A sculpture of the Flying Spaghetti Monster, the goofball deity cooked up to protest a Kansas legal battle over evolution, went on display outside a courthouse in Cumberland County, Tennessee, late last month.
Ariel and David Safdie created the sculpture, which depicts the taste-tempting god worshiped by adherents of the “Pastafarian” parody religion practiced by the Church of the Flying Spaghetti Monster.
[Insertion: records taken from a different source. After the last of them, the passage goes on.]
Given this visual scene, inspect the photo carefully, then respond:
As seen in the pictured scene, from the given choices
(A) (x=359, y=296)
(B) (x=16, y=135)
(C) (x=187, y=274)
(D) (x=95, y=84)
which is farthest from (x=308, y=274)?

A statement from the installment ceremony helps explain the Flying Spaghetti Monster’s place in the grand debate about religion, evolution, free speech and noodle dishes:
“We are lucky enough to live in a country that allows us, its citizens, the freedom of speech. I have chosen to put up a statue of the Flying Spaghetti Monster to represent the discourse between people of all different beliefs. The many faiths, ethnicities and backgrounds of Cumberland County’s residents make our community a stronger richer place…. The Flying Spaghetti Monster is a pile of noodles and meatballs, but it is meant to open up discussion and provoke thought. Being able to put up a statue is a celebration of our freedom as Americans; a freedom to be different, to express those differences, and to do it amongst neighbors — even if it is in a noodley way.”
The artists’ interpretation of the Flying Spaghetti Monster sits alongside an Iraq war memorial, chainsaw-carved monkeys and a sculpture of Jesus carrying a cross, according to the Crossville Chronicle.